Amritsar, Punjab: Five years after the demand for a separate Shiromani Gurdwara Prabandhak Committee (SGPC) for Haryana began getting heard, chief minister Bhupinder Singh Hooda on Friday finally declared that the wish, which was getting louder by the day, would become a reality on November 1.
Aware of the symbolism at a time when the state is gearing up for assembly polls, the SGPC bifurcation would take place on Haryana Day and may yield a clutch of popular votes for Hooda and the Congress from the 1.3 million Sikhs in the state.
The announcement, which was immediately received with both anger and anxiety by the SGPC, a mini parliament of Sikhs with an annual turnover of around Rs 400 crore, has come five months after the Chatha Committee, instituted to go into the nitty-gritty of the festering issue, gave its recommendations to the Haryana government.
“Following recommendations of agriculture minister H S Chatha (who headed the committee), we had sought legal opinion on the constitution of a separate Sikh body in Haryana and have now decided in its favour,” Hooda said, adding, “an independent body would formally be constituted on November 1, the day we celebrate Haryana Day, provided there is no legal hurdle.”
Moments after Hooda’s promise to Haryana Sikhs, the SGPC headquarters in Amritsar reacted sharply to it and its president Avtar Singh Makkar said he would seek time from prime minister Manmohan Singh to discuss the issue. “He is from the minority committee and I am sure he would not allow this kind of division at the behest of political forces,” he said and added he might accompany Punjab CM Parkash Singh Badal when the latter goes to meet the PM on August 2.
This came even as Raghujit Singh Virk, SGPC’s executive member from Haryana, a man who is against a separate SGPC, said, “The move will fizzle out as we won’t allow the old divide-and-rule policy of Congress to succeed here.”
SGPC leaders and other Sikh leaders from Punjab had met the PM three months ago to seek his intervention in the matter as it became increasingly clear that Haryana was heading towards a separate SGPC for itself.
Soon after coming to power, Hooda had set up the Chatha committee to study possibilities of having a separate Sikh body in the state.
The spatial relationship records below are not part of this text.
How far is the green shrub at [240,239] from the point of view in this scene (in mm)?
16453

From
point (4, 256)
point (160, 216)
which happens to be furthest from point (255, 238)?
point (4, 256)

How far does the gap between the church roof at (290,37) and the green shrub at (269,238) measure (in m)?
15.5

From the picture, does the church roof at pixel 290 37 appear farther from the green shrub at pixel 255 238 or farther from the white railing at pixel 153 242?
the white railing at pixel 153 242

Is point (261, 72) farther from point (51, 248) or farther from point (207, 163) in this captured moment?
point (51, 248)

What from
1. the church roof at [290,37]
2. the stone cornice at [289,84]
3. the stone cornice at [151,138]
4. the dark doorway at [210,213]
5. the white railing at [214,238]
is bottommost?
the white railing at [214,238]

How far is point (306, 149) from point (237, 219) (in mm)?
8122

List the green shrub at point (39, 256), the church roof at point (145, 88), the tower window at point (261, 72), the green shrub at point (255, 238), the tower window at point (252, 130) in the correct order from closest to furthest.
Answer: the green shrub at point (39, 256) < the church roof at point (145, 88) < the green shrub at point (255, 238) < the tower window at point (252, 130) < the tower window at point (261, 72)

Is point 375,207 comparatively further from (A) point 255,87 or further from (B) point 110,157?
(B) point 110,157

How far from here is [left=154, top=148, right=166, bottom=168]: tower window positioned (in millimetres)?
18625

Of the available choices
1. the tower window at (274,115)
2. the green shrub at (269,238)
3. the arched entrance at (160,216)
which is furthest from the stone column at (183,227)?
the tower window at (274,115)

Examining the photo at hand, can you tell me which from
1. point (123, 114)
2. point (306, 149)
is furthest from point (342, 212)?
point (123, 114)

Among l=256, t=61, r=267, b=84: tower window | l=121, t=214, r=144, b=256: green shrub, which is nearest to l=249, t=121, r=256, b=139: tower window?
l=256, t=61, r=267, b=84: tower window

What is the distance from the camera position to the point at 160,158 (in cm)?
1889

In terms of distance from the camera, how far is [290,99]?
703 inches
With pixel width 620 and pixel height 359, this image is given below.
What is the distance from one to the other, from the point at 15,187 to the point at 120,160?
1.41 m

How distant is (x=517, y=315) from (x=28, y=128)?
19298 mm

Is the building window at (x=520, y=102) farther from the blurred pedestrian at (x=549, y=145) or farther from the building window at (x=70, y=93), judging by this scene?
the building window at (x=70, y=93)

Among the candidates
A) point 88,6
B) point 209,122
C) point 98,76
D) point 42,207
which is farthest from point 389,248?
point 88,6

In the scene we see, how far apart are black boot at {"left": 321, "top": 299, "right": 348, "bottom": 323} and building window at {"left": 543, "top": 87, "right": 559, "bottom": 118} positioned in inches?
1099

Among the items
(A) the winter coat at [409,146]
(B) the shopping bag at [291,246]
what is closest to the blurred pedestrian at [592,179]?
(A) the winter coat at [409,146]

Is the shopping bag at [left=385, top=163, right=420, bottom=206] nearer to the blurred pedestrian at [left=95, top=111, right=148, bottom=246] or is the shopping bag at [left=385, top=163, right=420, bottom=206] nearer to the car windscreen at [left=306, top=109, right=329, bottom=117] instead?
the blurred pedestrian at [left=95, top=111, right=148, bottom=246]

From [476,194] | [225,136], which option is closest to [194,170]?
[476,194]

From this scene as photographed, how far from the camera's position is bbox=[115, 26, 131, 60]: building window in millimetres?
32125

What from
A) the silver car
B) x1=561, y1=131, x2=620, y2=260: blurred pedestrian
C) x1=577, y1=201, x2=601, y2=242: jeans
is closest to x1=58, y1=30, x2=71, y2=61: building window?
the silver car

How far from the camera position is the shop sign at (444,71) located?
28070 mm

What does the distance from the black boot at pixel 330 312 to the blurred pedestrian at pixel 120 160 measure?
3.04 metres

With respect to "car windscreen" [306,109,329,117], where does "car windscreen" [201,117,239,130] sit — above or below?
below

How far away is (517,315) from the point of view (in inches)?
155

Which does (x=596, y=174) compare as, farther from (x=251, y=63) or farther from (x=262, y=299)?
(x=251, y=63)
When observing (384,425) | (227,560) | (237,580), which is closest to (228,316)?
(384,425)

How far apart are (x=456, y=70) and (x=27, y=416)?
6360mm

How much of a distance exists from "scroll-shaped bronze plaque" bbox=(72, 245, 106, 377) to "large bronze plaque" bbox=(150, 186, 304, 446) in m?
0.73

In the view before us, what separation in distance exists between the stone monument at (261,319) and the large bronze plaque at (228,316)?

Based on 1,28,566 affidavits of Sikh activists, the panel had then submitted a report this February, following which the government formed a three-member committee under the advocate general to examine the case and facilitate its implementation.
The demand first came into the limelight when out of the 170-seat strong SGPC, seven members from Haryana had leveled allegations of neglect of the state’s historical gurdwaras “even though they were adding Rs 10 crore of revenue in the SGPC’s kitty every year”.
There are 7 major historical gurdwaras in Haryana under the direct control of SGPC, while 18 others are under indirect control which sees elected members form the local management and one member from the SGPC co-opted into the panel.